While TrueCrypt is still a great tool for Windows, Security Monkey has a nice quick bit of information on using PointSec for Windows, filevault on Mac, and a link to a method of securing a Linux laptop. Nice quick read, almost like a hand-slap to anyone with a laptop followed by a quick, “do this, moron!”
Snagged a bunch of tools and links dealing with reverse engineering malware, particularly Windows, but also other stuff. This is an area I’d love to get into some day, perhaps when I get more into coding as well. Either way, it is always useful to exercise ones ability to figure out what malware is doing, whether you use a live box and lab network or examine the code straight-up.
This is an awesome tutorial for examining and finding and exploiting the latest RealVNC Auth Vulnerability. I have a link to a scan tool that scans for this, and I have to find it. I suppose Metasploit will have this packaged already or soon. The fun thing about this is that I imagine most IT shops do not upgrade all their old VNC instances very much and either just use the same executable stored locally or always download a new one. I would bet many admins are still blissfully ignorant of this issue, and thus still have many vulnerable installs still sitting around. I consider this a must-have scan for any VNC instances found on a target network.
Update: the scanner
This article explains how to tunnel VNC traffic over SSH to create a secure means to connect back to your home computer from anywhere. I’ve always wanted to do this and have yet to do it. Basically this is just about poking a hole in your home firewall, setting up an SSH server, and doing a port forware on that SSH server to the internal VNC-equipped system. Nothing rocket-science here, and the technique can be used for pretty much anything. We actually used a similar technique in my old job before we moved to a full VPN solution.
Want to run OpenSSH on a Windows box? This fun tutorial goes through this (overly complex) process!
Curious about a DNS server?
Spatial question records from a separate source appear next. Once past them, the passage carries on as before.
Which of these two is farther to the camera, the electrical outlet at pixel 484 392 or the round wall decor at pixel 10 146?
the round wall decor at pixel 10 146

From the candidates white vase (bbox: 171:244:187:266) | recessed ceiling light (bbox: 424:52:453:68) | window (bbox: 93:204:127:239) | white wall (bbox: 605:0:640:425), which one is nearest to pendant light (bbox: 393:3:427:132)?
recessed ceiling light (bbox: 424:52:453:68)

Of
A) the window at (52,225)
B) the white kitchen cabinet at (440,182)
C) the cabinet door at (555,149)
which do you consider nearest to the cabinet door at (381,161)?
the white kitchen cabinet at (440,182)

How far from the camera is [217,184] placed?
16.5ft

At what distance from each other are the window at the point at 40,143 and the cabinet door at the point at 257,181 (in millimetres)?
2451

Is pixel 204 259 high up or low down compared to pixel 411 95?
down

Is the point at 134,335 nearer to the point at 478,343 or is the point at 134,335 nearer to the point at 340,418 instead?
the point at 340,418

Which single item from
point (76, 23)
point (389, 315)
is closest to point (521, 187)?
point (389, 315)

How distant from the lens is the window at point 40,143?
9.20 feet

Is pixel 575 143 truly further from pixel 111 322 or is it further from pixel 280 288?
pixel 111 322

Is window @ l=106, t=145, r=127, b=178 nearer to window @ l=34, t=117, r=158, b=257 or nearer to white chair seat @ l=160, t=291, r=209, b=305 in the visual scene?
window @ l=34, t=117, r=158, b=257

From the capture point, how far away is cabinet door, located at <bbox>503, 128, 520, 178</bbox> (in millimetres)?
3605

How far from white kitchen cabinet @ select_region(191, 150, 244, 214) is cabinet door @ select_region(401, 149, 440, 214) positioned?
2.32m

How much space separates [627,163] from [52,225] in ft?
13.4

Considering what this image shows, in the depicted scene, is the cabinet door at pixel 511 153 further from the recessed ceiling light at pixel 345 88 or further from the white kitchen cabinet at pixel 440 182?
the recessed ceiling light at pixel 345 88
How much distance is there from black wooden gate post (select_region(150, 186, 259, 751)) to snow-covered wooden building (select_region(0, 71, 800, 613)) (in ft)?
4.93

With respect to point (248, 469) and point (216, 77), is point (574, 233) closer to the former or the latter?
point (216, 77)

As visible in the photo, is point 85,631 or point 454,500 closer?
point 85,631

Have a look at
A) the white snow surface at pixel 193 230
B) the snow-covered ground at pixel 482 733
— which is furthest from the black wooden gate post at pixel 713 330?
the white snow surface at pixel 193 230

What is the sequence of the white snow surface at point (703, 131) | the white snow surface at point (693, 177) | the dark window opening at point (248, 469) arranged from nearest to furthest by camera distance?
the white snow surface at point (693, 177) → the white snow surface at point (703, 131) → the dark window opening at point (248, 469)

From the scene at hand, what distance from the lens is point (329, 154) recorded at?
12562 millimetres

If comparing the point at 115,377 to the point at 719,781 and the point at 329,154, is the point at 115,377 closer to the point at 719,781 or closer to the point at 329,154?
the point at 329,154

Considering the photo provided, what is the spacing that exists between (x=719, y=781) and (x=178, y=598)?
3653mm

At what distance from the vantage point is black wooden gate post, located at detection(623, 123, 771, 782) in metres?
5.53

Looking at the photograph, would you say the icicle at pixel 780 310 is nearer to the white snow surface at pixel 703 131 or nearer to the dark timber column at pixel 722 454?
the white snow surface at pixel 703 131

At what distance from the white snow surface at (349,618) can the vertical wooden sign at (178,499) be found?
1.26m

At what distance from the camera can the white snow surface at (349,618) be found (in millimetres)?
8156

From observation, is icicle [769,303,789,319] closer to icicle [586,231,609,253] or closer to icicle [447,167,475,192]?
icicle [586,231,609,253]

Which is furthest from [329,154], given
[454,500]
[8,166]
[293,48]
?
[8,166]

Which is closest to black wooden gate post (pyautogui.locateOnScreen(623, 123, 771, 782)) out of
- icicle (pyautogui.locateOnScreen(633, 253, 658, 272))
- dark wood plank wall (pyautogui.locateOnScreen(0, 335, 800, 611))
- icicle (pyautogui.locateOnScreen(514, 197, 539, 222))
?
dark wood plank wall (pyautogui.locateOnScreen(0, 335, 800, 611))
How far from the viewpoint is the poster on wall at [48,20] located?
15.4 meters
Fingerprint it using fpdns.
Sometimes you need to regularly runas an admin in Windows, but you might not necessarily want to give the user the local or domain admin password or save it in a cleartext file or shortcut or run over to type it in when needed. These are some options for secure ways of performing a runas. I’ve once used CPAU and it worked rather well. I had to give a SQL DBA access to production SQL servers and allow him to access other servers through admin shares via Enterprise Manager. Rather than give him a domain admin account or mess with permissions or store it in cleartext in a file or shortcut where he could look it up if he wanted to, I made a “secure” shortcut using CPAU. Pretty slick, and while it may have holes, it likely will stop any insiders from easily obtaining the credentials. This can be used for lesser instances like a user’s program that might need some admin rights somewhere and not run otherwise.
Thie page has a bunch of choices for situations where runas needs to be secure.
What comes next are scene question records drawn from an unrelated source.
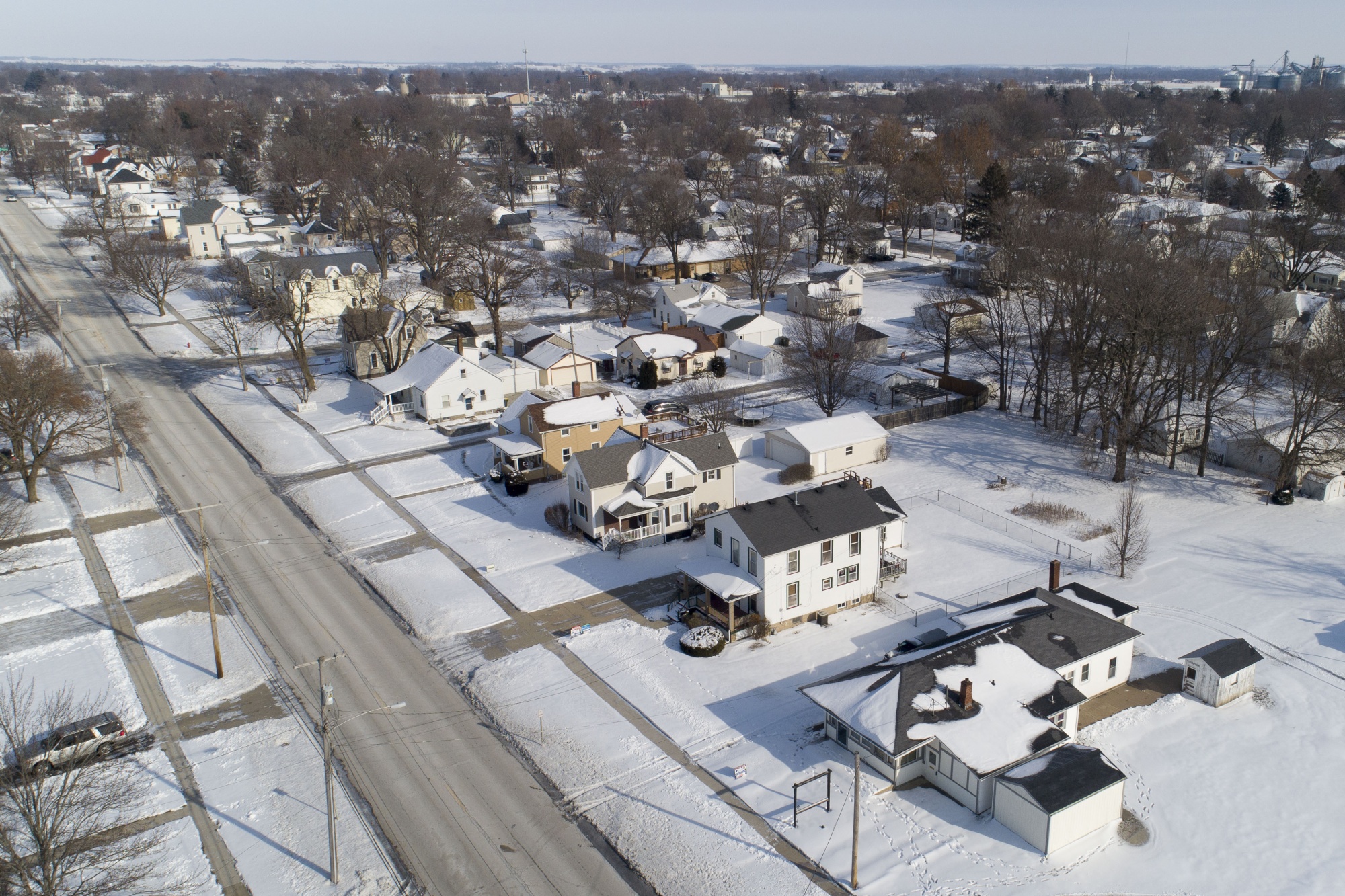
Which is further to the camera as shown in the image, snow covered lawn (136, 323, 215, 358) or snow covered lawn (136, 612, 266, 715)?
snow covered lawn (136, 323, 215, 358)

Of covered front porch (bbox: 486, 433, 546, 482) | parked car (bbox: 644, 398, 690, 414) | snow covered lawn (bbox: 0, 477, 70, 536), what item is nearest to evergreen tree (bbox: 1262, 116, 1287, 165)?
parked car (bbox: 644, 398, 690, 414)

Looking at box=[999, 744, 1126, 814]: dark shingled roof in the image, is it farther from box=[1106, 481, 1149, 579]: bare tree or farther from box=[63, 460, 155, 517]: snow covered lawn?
box=[63, 460, 155, 517]: snow covered lawn

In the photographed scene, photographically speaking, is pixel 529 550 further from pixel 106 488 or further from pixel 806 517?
pixel 106 488

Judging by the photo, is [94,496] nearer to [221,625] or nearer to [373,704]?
[221,625]

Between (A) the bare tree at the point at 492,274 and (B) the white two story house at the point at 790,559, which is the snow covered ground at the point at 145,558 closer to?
(B) the white two story house at the point at 790,559

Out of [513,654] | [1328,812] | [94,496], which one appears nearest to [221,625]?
[513,654]

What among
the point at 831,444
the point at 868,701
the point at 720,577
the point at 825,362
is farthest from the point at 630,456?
the point at 868,701
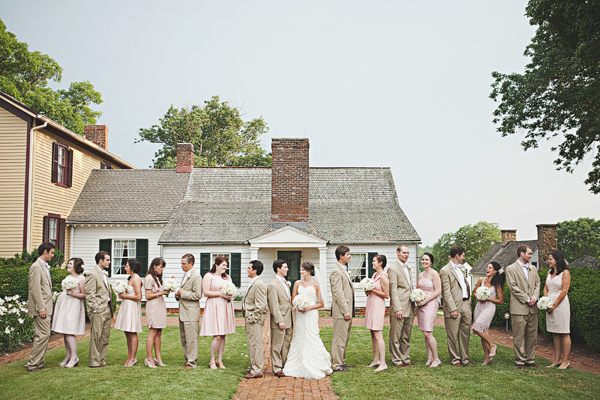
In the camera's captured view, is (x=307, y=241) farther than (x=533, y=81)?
Yes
IM Lock sounds like it can lock IM programs from operating in Windows. I think this can be better solved with software policies and audits, and removing admin rights for users. And the method to get around all of the above, using stand-alone, non-installable “underground” apps for IMs still works regardless of any of these methods. So…might be interesting in case someone wants something like this.
A GUI for the Windows XP firewall sounds like a wonderful idea…if there weren’t better firewalls out there that I trusted more, like ZoneAlarm or Sygate. Still, might be cool to try out.
WinSSHD is not a free app, but is still one of those rare Windows-based SSH servers. A few other tools to download on their site as well.
Spaceobserver and Treesize are some interesting and well-equipped tools for storage utilization analysis on systems. Free evaluations are well-worth it.
HoneyBot has been released and is a honeypot app for Windows. This is pretty downright cool, and I need to find a box/place to put this up sometime…link found through Darknet. There’s two systems I’ve wanted to have for sometime: a honeypot to play with people/apps that break in and a firewall/sniffer that just collects traffic and statistics.